Importantly, the works of eminent historians like Dr RC Mazumdar, Jadunath Sarkar, Ishwari Prasad and VD Mahajan - who were by no means of the Hindutva persuasion, but nationalist intellectuals respecting religious sentiments - confirm how slaughtering cows was part of the strategy of radical Muslim rulers to put down the Hindus. And that is the reason why Mahadji Shinde (Scindia), the great Maratha general and Wakil-e-Mutaliq (protector) of emperor Shah Alam-II, got the emperor to issue a sanad reviving the ban on cow slaughter in 1792 AD as a present to himself for the services he had rendered against the Rohilla menace.

But there is a larger debate here when it comes to the cow. India was divided at the behest of a section of Muslims who wanted an Islamic state and Hindus allowed the Partition with a heavy heart. Then a majority of Hindus were driven out of Pakistan after the Partition at the point of violence, plunder and rape. A similar reaction in India against local Muslims, after it started, was effectively retrained by Gandhiji, Pandit Nehru and Sardar Patel, thanks to their firm commitment to a secular India. And as a result, Muslims were secured in this country. In the backdrop of this history, are Muslims not supposed to respect the majority Hindus’ religious sentiment over the cow in secular India?

Two more points. One, can a Sikh butcher set up a shop of hog meat near the shop of a Muslim butcher in the name of eating and other rights?
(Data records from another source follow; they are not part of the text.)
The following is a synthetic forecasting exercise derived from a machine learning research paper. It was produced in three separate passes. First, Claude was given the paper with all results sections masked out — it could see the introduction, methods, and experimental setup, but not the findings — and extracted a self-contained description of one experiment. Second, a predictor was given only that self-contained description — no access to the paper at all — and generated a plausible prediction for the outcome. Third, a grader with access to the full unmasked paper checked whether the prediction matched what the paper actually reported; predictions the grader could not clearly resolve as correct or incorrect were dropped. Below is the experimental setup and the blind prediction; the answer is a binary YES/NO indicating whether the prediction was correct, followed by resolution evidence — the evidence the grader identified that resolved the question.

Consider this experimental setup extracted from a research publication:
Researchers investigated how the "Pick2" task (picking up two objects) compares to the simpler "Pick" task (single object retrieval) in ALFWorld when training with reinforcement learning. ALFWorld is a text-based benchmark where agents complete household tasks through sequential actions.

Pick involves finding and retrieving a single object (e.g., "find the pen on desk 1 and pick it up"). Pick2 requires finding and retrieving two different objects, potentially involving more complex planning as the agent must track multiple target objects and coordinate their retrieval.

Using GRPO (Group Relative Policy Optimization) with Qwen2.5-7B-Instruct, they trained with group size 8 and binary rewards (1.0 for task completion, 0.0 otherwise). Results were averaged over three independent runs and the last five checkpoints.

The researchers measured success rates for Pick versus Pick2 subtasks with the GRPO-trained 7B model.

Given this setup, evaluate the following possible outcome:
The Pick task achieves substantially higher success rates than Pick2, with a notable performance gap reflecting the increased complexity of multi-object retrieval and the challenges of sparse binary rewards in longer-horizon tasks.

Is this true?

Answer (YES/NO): YES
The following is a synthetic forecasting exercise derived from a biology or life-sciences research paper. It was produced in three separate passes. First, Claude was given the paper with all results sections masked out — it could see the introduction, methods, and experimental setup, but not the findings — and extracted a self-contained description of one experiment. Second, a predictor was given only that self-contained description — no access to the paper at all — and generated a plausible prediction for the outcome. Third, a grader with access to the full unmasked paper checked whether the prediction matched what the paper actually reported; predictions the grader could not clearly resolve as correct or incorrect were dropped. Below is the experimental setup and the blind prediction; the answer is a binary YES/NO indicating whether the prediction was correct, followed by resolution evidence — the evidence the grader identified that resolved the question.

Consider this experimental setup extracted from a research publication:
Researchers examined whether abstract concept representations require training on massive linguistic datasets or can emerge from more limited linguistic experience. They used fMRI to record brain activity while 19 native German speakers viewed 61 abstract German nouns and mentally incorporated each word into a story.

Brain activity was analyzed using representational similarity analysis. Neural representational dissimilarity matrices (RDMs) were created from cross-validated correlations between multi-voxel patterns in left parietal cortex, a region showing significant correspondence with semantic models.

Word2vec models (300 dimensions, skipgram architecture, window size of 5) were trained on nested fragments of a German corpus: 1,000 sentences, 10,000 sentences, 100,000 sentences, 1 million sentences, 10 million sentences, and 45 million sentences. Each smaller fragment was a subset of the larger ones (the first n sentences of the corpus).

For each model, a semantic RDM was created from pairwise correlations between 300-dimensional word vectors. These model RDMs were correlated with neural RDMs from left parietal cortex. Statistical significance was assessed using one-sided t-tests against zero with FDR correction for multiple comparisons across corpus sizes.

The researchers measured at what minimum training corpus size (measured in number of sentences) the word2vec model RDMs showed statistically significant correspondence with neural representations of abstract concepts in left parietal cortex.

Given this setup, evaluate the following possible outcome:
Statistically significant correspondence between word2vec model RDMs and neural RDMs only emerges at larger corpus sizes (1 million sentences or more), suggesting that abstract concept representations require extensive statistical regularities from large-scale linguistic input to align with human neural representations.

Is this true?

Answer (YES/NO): NO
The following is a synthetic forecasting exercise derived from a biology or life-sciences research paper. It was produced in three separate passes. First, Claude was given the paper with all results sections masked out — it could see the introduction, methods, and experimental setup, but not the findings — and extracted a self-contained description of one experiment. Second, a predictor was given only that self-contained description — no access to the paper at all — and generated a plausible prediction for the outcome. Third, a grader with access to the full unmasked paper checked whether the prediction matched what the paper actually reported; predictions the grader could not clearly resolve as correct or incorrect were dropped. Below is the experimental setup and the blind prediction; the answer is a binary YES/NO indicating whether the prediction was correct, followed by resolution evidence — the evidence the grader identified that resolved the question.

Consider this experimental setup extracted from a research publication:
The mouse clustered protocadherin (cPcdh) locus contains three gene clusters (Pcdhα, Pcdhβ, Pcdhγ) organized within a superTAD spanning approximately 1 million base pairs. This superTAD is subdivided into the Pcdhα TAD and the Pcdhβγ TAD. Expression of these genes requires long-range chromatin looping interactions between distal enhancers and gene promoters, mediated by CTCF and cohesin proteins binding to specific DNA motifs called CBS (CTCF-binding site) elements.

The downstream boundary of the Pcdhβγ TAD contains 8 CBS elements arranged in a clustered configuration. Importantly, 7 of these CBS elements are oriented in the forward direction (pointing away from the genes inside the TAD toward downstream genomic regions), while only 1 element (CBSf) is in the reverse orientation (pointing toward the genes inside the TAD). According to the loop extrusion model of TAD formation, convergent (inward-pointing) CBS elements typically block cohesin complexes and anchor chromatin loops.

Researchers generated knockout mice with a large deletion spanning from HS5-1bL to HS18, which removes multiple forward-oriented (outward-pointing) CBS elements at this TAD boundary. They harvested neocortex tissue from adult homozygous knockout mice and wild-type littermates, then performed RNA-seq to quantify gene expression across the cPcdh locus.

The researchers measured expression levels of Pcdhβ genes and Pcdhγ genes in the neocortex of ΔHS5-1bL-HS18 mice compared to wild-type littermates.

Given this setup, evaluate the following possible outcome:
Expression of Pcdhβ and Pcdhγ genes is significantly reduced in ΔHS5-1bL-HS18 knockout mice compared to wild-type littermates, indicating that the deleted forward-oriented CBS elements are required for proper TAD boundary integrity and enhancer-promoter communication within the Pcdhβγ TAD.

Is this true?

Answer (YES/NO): YES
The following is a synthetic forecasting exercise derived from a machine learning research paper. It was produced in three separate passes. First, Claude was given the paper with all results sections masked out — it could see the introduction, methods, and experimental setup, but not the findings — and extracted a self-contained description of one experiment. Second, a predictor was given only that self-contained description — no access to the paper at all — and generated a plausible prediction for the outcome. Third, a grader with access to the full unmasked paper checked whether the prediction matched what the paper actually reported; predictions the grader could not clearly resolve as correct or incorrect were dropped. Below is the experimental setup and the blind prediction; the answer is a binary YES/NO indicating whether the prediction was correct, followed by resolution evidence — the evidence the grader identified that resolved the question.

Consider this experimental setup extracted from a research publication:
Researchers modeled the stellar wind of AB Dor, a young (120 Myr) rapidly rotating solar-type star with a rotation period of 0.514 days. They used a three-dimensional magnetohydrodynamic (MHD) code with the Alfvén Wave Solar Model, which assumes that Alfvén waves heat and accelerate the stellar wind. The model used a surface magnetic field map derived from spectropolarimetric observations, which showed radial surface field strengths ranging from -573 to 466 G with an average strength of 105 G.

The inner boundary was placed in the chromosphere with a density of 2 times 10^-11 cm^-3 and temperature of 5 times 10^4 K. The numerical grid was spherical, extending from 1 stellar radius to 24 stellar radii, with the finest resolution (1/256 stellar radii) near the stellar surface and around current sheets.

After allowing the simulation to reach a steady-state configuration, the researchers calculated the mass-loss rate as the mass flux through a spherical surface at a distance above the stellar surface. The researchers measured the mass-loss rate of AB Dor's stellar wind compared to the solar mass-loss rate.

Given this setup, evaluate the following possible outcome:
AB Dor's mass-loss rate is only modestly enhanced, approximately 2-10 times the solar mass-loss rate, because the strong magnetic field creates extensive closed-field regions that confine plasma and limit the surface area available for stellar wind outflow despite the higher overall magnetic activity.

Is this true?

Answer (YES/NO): NO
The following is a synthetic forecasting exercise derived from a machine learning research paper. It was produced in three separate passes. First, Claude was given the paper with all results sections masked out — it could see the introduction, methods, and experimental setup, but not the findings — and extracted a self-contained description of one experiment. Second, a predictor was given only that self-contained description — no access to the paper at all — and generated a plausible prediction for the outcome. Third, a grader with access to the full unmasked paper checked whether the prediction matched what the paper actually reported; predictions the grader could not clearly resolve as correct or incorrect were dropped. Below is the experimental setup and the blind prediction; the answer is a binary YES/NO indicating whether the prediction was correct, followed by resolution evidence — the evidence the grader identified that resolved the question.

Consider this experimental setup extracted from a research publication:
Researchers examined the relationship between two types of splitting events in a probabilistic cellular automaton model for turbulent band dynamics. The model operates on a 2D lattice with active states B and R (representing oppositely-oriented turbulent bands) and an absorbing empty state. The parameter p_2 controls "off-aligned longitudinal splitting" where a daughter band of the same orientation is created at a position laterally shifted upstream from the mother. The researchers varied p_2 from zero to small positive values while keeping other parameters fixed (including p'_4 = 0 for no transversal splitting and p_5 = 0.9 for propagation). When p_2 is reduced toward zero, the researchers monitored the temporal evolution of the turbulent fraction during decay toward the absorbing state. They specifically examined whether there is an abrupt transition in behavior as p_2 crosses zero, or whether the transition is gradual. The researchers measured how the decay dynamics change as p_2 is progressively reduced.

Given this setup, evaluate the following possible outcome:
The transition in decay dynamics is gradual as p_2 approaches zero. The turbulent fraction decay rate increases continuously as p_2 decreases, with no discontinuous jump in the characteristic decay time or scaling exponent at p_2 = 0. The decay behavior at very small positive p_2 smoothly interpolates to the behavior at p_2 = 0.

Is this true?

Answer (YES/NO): NO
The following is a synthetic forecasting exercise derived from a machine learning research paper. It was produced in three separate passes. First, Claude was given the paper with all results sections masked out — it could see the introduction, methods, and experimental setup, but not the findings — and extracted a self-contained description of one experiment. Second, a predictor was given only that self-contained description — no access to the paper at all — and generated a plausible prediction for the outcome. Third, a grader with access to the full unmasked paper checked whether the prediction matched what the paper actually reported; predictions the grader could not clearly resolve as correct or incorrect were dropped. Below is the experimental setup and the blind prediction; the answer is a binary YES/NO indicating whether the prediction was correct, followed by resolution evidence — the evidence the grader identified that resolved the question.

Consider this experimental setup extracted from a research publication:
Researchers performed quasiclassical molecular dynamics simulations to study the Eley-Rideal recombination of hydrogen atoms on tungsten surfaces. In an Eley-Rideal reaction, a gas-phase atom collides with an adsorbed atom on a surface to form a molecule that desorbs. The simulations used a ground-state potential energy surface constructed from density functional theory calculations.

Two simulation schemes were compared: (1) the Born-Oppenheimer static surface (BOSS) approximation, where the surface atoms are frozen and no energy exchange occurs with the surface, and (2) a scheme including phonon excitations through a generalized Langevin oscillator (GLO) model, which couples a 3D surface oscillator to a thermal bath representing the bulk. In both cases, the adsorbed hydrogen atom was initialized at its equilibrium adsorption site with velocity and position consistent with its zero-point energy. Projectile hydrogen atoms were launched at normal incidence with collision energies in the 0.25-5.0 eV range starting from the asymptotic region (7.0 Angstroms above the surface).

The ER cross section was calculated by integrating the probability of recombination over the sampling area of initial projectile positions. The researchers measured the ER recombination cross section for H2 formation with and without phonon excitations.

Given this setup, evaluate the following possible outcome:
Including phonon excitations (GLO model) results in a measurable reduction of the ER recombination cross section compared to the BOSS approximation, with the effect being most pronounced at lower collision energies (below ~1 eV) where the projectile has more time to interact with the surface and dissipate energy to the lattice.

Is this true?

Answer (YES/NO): NO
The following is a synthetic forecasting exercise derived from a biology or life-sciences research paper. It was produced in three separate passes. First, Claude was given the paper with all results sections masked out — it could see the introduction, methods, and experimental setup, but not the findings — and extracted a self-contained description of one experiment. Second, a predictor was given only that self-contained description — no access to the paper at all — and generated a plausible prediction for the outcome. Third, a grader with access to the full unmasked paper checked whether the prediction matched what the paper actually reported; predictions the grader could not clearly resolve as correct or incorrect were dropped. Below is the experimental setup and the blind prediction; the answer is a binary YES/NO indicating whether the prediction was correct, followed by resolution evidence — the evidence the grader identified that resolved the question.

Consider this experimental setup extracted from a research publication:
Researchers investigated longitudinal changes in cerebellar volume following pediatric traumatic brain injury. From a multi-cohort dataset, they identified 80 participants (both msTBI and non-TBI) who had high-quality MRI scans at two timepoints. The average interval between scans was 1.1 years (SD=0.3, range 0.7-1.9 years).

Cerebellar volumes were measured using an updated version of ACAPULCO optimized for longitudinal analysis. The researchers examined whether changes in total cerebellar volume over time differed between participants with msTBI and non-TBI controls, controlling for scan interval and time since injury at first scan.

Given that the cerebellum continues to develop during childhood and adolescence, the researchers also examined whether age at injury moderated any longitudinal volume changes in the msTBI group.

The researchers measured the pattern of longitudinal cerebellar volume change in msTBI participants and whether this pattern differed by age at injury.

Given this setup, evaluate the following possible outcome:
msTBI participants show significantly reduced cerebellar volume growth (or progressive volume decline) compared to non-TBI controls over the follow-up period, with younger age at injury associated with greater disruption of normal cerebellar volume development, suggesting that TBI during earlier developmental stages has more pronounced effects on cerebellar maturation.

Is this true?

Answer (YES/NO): YES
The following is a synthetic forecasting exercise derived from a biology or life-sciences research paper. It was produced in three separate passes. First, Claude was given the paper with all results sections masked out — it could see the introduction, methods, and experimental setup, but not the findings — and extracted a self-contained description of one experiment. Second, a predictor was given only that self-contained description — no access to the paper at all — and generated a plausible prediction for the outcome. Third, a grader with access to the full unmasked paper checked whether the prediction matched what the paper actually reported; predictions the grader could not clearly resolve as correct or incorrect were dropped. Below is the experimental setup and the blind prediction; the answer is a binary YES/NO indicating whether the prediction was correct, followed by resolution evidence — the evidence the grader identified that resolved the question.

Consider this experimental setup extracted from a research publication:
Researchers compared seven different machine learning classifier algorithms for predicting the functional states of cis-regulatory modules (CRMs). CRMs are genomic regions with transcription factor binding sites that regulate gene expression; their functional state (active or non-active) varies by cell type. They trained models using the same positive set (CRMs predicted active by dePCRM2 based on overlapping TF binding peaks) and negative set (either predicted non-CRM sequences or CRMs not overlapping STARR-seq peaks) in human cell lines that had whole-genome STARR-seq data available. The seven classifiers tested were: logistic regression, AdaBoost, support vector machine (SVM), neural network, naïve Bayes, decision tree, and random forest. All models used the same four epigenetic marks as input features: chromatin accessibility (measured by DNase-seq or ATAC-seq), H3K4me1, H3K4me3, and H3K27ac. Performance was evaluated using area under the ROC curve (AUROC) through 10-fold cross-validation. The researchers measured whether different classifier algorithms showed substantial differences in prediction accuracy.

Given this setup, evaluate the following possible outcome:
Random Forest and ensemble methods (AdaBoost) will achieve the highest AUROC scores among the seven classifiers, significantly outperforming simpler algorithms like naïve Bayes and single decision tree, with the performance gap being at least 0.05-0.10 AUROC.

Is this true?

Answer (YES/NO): NO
He can do so legally but none will disagree that such step can trigger a riot by Muslims in the name of religious provocation.

And, two, in 1970s a senior RSS leader of Gujarat, late Dr Nilnath Vinod, was in-charge of the slaughterhouses under the Ahmedabad Municipal Corporation (AMC). A favourite of second RSS head Guru Golwalkar, he was most feared and hated by a section of Muslim butchers because he used to come down heavily on them when they were found to be indulging in cow slaughter in violation of the existing law. But when the proposal for setting up mechanised slaughterhouses came in the AMC, Vinod opposed and had it dropped because it would have robbed many butchers of their livelihood. As a result, the hated Vinod instantly became a hero of Ahmedabad's butcher community. After that, every Diwali, Muslim butchers used to be at Vinod's house to greet him. It continued even after he retired. Are the liberals listening?